* _RECORDS_:
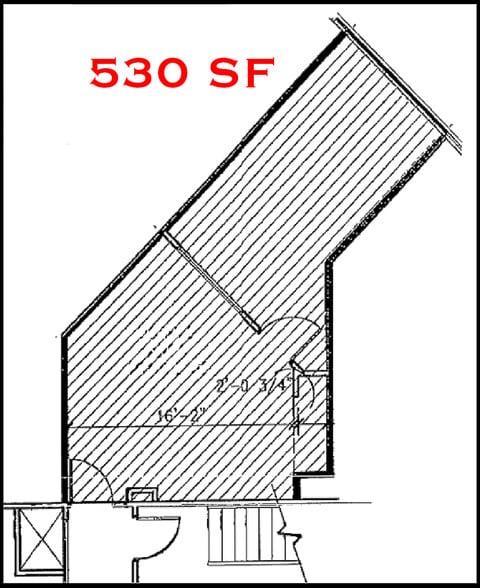 9620 SW Barbur Blvd, Portland, OR for sale - Other - Image 2 of 9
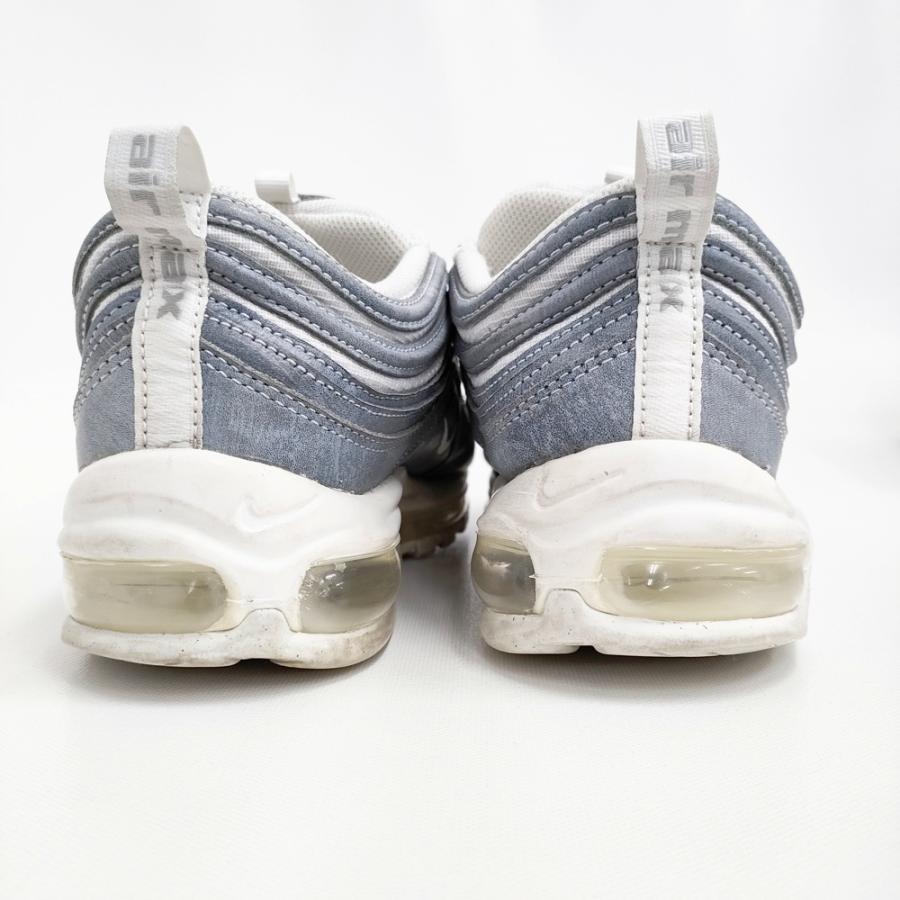 COMME des GARCONS HOMME PLUS PLUS/NIKE AIR MAX 97 SP 28cm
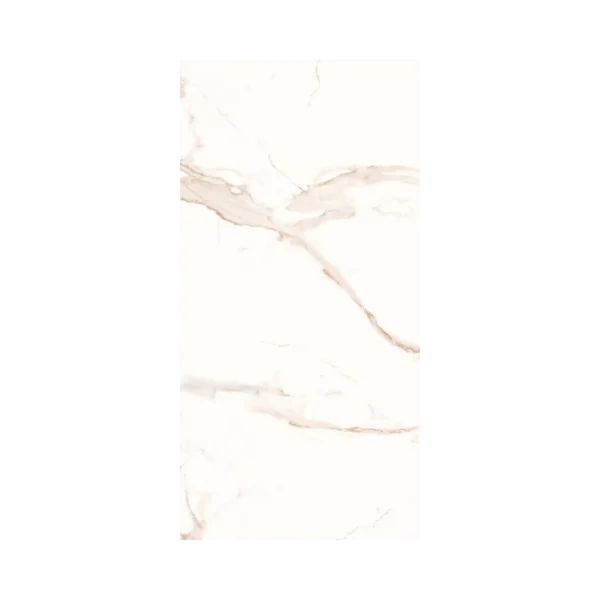 MPB-R1129 Calacatta Dolce Gold Glänzend – Bild 3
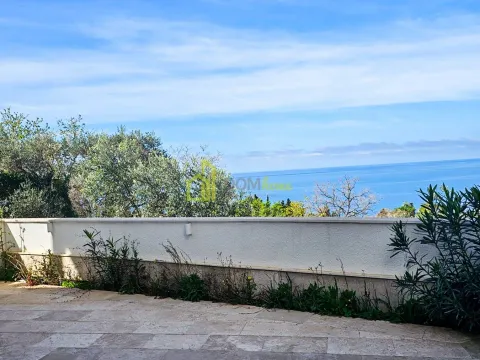 Sale, one bedroom apartment, 55m², Budva, Crna Gora - image 2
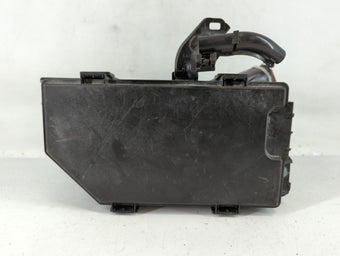 compare product 2018-2020 Honda Accord Fusebox Fuse Box Panel Relay Module P/N:30-TVA-A011 Fits Fits 2018 2019 2020 OEM Used Auto Parts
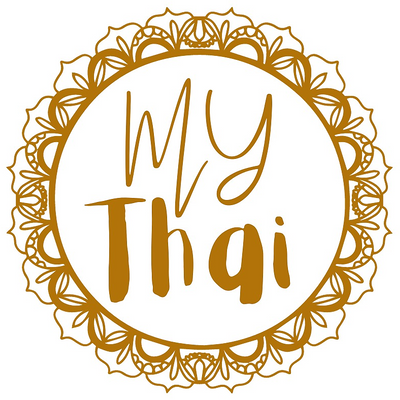 MyThai picture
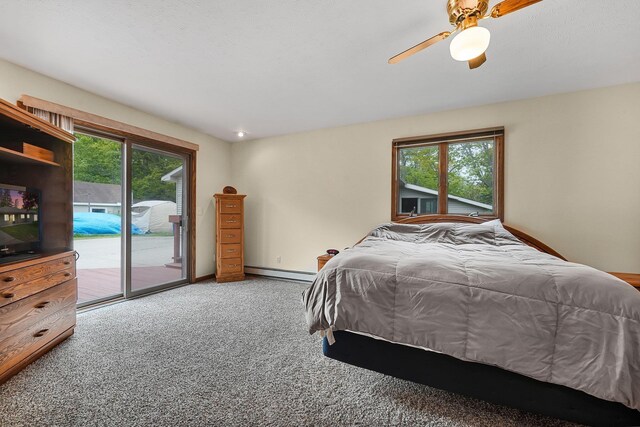 217 Winona Pl, Cadillac, MI 49601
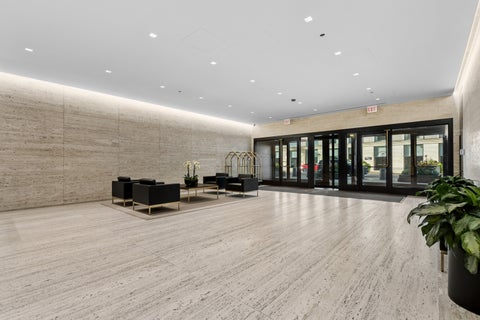 Tiny photo for 175 E Delaware Place #6401, Chicago, IL 60611 (MLS # 12774395)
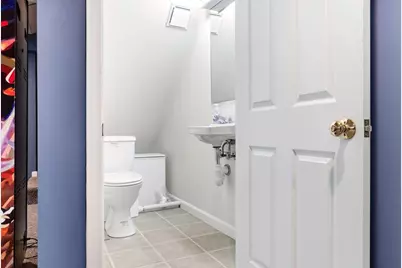 40 Glen Dr, Peabody, MA 01960 - Photo 32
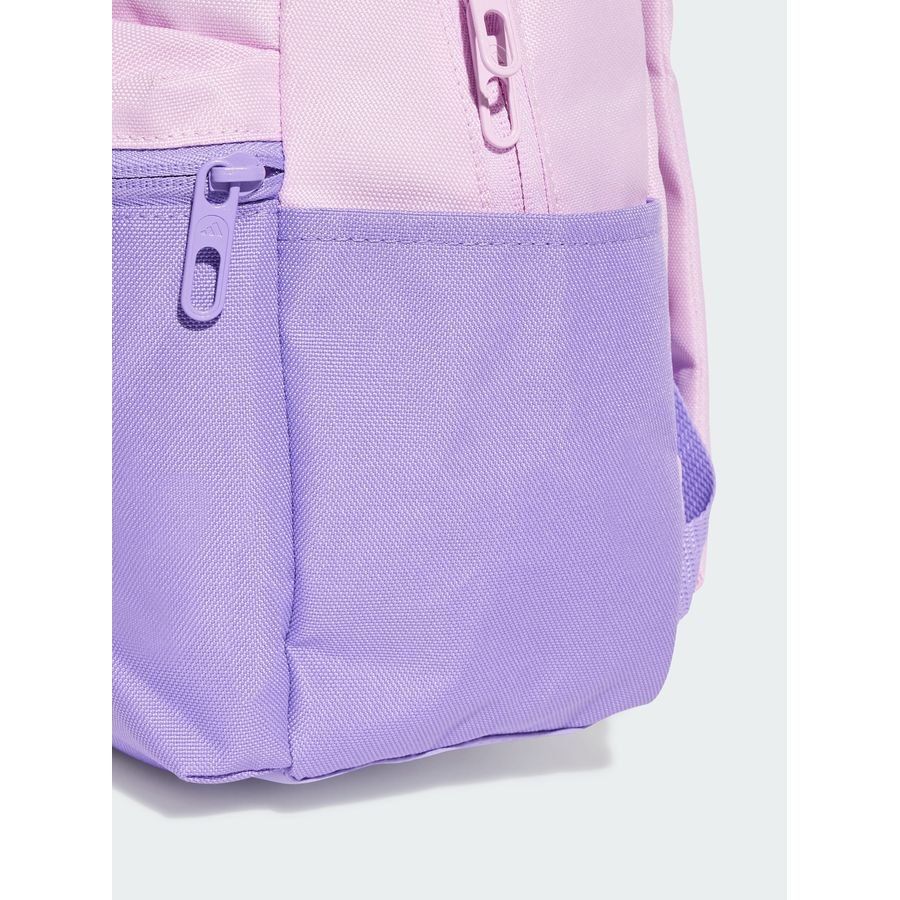 Adidas Sac à dos Logo Enfants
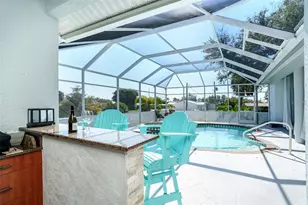 100 N Green Dolphin Dr, Cape Haze, FL 33946 - Photo 38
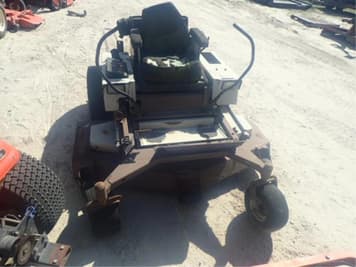 Main image Grasshopper 322D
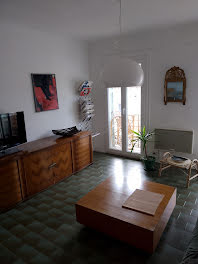 appartement à Nice (06)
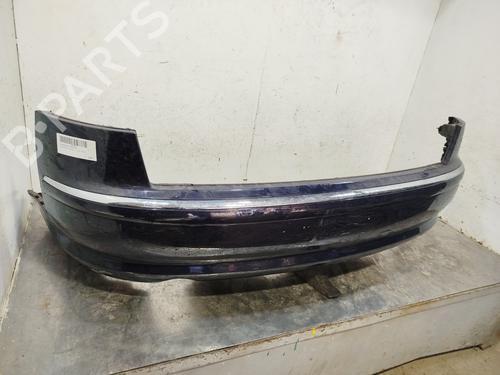 Bak støtfanger AUDI A8 D3 (4E2, 4E8) 4.2 quattro | BP28013279C8 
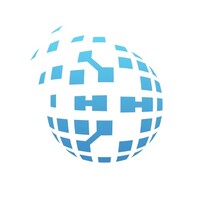 Web Design Advisor (WDA)
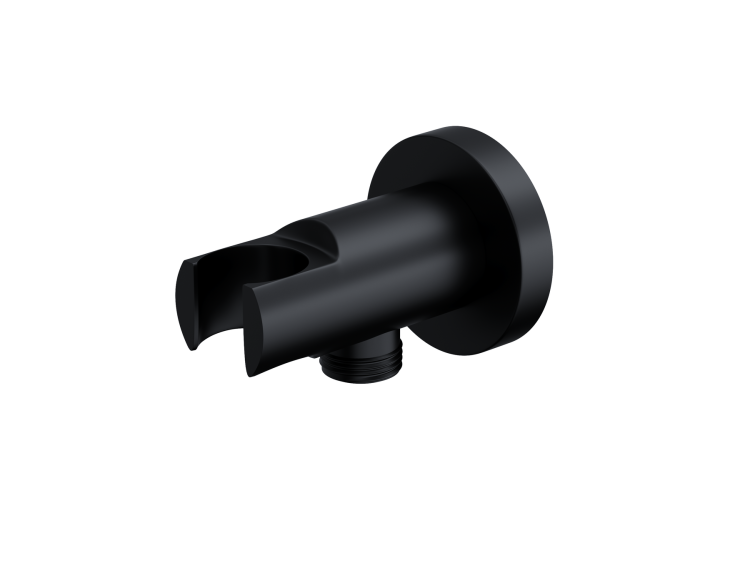 pol_pl_Prysznicowy-zestaw-podtynkowy-Corsan-Z03MBL-czarny-953_3.png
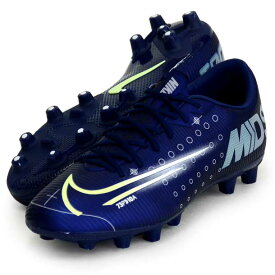 楽天市場 ヴェイパー 13 エリート Ag Proの通販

* _TASK DETAILS_: Using the listing above, copy exactly the lines from the one that contains "217 Winona Pl, Cadillac, MI 49601" through its last line, both included, but not the pictures.

* _YOUR SOLUTION_:
 217 Winona Pl, Cadillac, MI 49601
 Tiny photo for 175 E Delaware Place #6401, Chicago, IL 60611 (MLS # 12774395)
 40 Glen Dr, Peabody, MA 01960 - Photo 32
 Adidas Sac à dos Logo Enfants
 100 N Green Dolphin Dr, Cape Haze, FL 33946 - Photo 38
 Main image Grasshopper 322D
 appartement à Nice (06)
 Bak støtfanger AUDI A8 D3 (4E2, 4E8) 4.2 quattro | BP28013279C8 
 Web Design Advisor (WDA)
 pol_pl_Prysznicowy-zestaw-podtynkowy-Corsan-Z03MBL-czarny-953_3.png
 楽天市場 ヴェイパー 13 エリート Ag Proの通販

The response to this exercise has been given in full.